(Entries on spatial positioning)
# # # # # # #

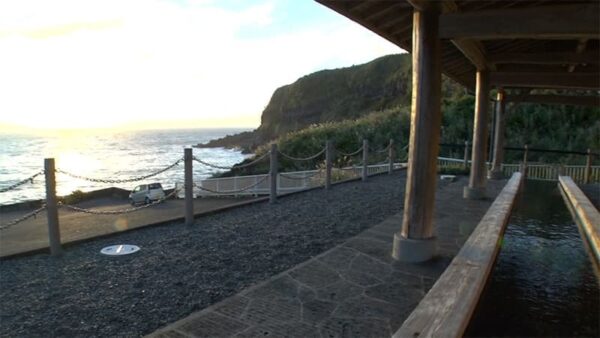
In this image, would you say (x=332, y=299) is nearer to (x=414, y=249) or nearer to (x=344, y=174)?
(x=414, y=249)

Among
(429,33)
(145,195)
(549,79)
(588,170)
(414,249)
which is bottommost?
(145,195)

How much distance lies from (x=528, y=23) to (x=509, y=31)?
221mm

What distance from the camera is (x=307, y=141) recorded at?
2483cm

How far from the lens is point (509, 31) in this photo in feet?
15.9

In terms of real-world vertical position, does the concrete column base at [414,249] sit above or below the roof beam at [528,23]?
below

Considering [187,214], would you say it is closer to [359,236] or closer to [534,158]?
[359,236]

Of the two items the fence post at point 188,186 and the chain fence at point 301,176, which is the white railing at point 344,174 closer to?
the chain fence at point 301,176

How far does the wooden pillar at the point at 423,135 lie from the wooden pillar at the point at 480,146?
191 inches

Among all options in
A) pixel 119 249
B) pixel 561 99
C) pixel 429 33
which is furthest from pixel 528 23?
pixel 561 99

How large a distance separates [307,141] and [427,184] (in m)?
20.1

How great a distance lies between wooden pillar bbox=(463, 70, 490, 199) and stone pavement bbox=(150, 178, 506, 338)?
3.96 m

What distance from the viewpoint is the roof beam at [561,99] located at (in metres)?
13.5

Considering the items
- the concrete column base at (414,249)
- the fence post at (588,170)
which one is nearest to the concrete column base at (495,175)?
the fence post at (588,170)

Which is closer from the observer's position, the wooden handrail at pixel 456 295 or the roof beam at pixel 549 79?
the wooden handrail at pixel 456 295
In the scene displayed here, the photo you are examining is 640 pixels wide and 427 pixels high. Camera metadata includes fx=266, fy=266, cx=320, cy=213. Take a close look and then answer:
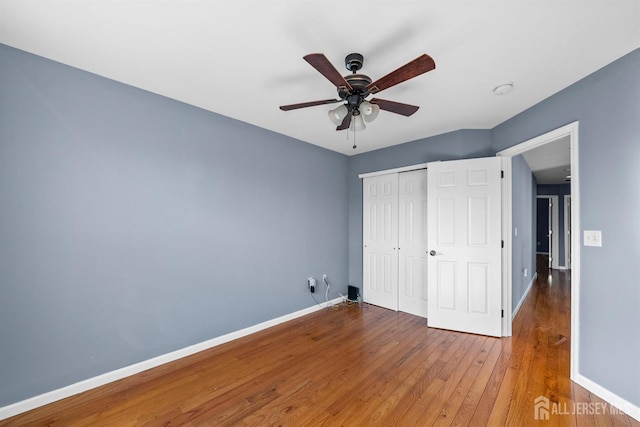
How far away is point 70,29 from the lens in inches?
64.7

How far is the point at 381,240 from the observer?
160 inches

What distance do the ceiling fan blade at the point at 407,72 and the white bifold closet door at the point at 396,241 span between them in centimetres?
218

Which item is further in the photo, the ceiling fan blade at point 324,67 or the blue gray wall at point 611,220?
the blue gray wall at point 611,220

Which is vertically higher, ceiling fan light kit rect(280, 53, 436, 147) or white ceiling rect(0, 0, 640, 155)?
white ceiling rect(0, 0, 640, 155)

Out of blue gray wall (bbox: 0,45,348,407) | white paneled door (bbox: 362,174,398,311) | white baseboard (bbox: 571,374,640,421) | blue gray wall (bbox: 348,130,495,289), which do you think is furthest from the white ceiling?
white baseboard (bbox: 571,374,640,421)

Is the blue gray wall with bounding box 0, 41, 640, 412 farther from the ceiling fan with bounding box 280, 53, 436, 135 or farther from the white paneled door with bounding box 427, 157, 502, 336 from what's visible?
the ceiling fan with bounding box 280, 53, 436, 135

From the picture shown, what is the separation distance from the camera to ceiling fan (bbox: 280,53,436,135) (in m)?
1.46

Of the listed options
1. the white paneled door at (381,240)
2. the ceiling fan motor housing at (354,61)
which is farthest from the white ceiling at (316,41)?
the white paneled door at (381,240)

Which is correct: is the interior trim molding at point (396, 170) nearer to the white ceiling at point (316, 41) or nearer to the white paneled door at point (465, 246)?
the white paneled door at point (465, 246)

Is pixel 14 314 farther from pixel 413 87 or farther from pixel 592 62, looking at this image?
pixel 592 62

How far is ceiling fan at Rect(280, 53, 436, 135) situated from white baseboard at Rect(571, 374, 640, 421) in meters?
2.46

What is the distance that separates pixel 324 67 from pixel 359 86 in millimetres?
412

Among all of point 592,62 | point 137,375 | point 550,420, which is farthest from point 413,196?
point 137,375

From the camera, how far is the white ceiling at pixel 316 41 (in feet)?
4.81
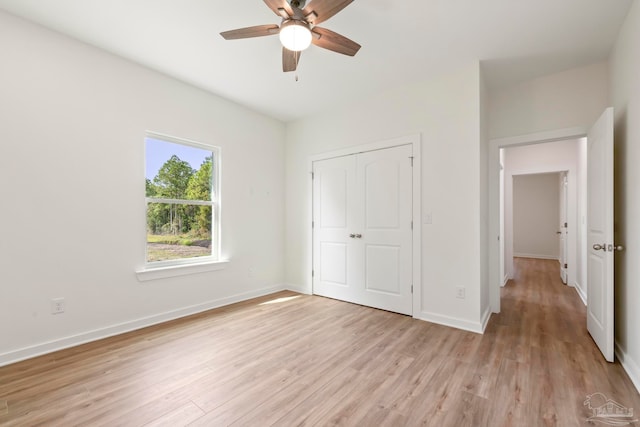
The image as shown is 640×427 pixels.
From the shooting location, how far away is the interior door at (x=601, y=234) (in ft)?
7.39

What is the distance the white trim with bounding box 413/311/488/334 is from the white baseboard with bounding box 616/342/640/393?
3.22ft

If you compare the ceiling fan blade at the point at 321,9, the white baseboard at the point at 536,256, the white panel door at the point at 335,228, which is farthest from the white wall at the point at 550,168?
the ceiling fan blade at the point at 321,9

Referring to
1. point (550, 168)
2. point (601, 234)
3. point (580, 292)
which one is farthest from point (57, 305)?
point (550, 168)

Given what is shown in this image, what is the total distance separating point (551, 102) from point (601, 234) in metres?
1.61

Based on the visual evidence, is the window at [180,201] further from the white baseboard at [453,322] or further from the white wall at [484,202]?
the white wall at [484,202]

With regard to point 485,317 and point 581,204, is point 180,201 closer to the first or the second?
point 485,317

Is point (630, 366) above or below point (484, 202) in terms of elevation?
below

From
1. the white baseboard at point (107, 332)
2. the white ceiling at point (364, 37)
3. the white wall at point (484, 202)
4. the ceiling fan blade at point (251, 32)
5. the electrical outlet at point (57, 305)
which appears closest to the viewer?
the ceiling fan blade at point (251, 32)

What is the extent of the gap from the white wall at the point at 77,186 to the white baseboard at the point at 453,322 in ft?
8.84

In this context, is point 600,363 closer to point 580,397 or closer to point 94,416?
point 580,397

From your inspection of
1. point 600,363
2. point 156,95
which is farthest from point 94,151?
point 600,363

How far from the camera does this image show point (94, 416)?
1651mm

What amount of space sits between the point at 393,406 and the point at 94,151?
3.34 meters

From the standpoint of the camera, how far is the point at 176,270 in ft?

# # # # # # #

(Short problem) Update the items above by changing every "wooden pillar" to "timber post" and leaving all else as it is. Give the revised items without the pictures.

(Task result)
In this image, would you say (x=332, y=299) is nearer to (x=414, y=249) or nearer to (x=344, y=174)?
(x=414, y=249)

Among
(429,33)
(145,195)
(549,79)
(588,170)
(414,249)
which is bottommost?
(145,195)

How much distance lies from (x=528, y=23) to (x=509, y=31)?
221mm

What distance from the camera is (x=307, y=141) recorded at?
2483cm

How far from the lens is point (509, 31) in this photo in feet?
15.9

In terms of real-world vertical position, does the concrete column base at [414,249] sit above or below the roof beam at [528,23]?
below

Considering [187,214], would you say it is closer to [359,236] or closer to [534,158]?
[359,236]

Of the two items the fence post at point 188,186 and the chain fence at point 301,176, which is the white railing at point 344,174 closer to?
the chain fence at point 301,176

How far does the timber post at the point at 423,135 lie from the timber post at the point at 480,146?
191 inches

Among all options in
A) pixel 119 249
B) pixel 561 99
C) pixel 429 33
which is furthest from pixel 528 23?
pixel 561 99

How large a distance separates [307,141] and [427,184] (in m)?
20.1

How great a distance lies between timber post bbox=(463, 70, 490, 199) and stone pavement bbox=(150, 178, 506, 338)?
3.96 m

What distance from the viewpoint is the roof beam at [561,99] located at (in metres)?
13.5

Considering the items
- the concrete column base at (414,249)
- the fence post at (588,170)
which one is nearest to the concrete column base at (495,175)?
the fence post at (588,170)

Which is closer from the observer's position, the wooden handrail at pixel 456 295 or the roof beam at pixel 549 79?
the wooden handrail at pixel 456 295
In the scene displayed here, the photo you are examining is 640 pixels wide and 427 pixels high. Camera metadata includes fx=266, fy=266, cx=320, cy=213. Take a close look and then answer:
How far away is point 70,29 from the lens in inches?
64.7

How far is the point at 381,240 from the observer?
160 inches

What distance do the ceiling fan blade at the point at 407,72 and the white bifold closet door at the point at 396,241 span between them in centimetres?
218

Which item is further in the photo, the ceiling fan blade at point 324,67 or the blue gray wall at point 611,220?
the blue gray wall at point 611,220

Which is vertically higher, ceiling fan light kit rect(280, 53, 436, 147) or white ceiling rect(0, 0, 640, 155)?
white ceiling rect(0, 0, 640, 155)

Out of blue gray wall (bbox: 0,45,348,407) | white paneled door (bbox: 362,174,398,311) | white baseboard (bbox: 571,374,640,421) | blue gray wall (bbox: 348,130,495,289), which do you think is furthest from the white ceiling?
white baseboard (bbox: 571,374,640,421)

Is the blue gray wall with bounding box 0, 41, 640, 412 farther from the ceiling fan with bounding box 280, 53, 436, 135 or farther from the white paneled door with bounding box 427, 157, 502, 336 from what's visible?
the ceiling fan with bounding box 280, 53, 436, 135

From the picture shown, what is the separation distance from the camera to ceiling fan (bbox: 280,53,436,135) (in m)?
1.46

Of the listed options
1. the white paneled door at (381,240)
2. the ceiling fan motor housing at (354,61)
which is farthest from the white ceiling at (316,41)?
the white paneled door at (381,240)

Which is correct: is the interior trim molding at point (396, 170) nearer to the white ceiling at point (316, 41) or nearer to the white paneled door at point (465, 246)?
the white paneled door at point (465, 246)

Is pixel 14 314 farther from pixel 413 87 or farther from pixel 592 62, looking at this image?
pixel 592 62

How far is ceiling fan at Rect(280, 53, 436, 135) situated from white baseboard at Rect(571, 374, 640, 421) in meters?
2.46

What is the distance that separates pixel 324 67 from pixel 359 86 in millimetres?
412

Among all of point 592,62 | point 137,375 | point 550,420, which is farthest from point 413,196?
point 137,375

From the camera, how far is the white ceiling at pixel 316 41 (in feet)?
4.81
The image as shown is 640×427 pixels.
From the shooting location, how far away is the interior door at (x=601, y=234) (in ft)?
7.39

What is the distance the white trim with bounding box 413/311/488/334 is from the white baseboard with bounding box 616/342/640/393?
3.22ft

If you compare the ceiling fan blade at the point at 321,9, the white baseboard at the point at 536,256, the white panel door at the point at 335,228, which is farthest from the white wall at the point at 550,168?
the ceiling fan blade at the point at 321,9

Referring to
1. point (550, 168)
2. point (601, 234)
3. point (580, 292)
which one is farthest from point (57, 305)?
point (550, 168)

Given what is shown in this image, what is the total distance separating point (551, 102) from point (601, 234) in metres?
1.61

Based on the visual evidence, is the window at [180,201] further from the white baseboard at [453,322] or further from the white wall at [484,202]?
the white wall at [484,202]

With regard to point 485,317 and point 581,204, is point 180,201 closer to the first or the second?
point 485,317

Is point (630, 366) above or below point (484, 202) in terms of elevation?
below

From
1. the white baseboard at point (107, 332)
2. the white ceiling at point (364, 37)
3. the white wall at point (484, 202)
4. the ceiling fan blade at point (251, 32)
5. the electrical outlet at point (57, 305)
which appears closest to the viewer?
the ceiling fan blade at point (251, 32)

What is the extent of the gap from the white wall at the point at 77,186 to the white baseboard at the point at 453,322 in ft?
8.84

In this context, is point 600,363 closer to point 580,397 or closer to point 94,416?
point 580,397

From your inspection of
1. point 600,363
2. point 156,95
which is farthest from point 94,151?
point 600,363

How far from the camera does this image show point (94, 416)?
1651mm

What amount of space sits between the point at 393,406 and the point at 94,151?
3.34 meters

From the standpoint of the camera, how far is the point at 176,270 in ft?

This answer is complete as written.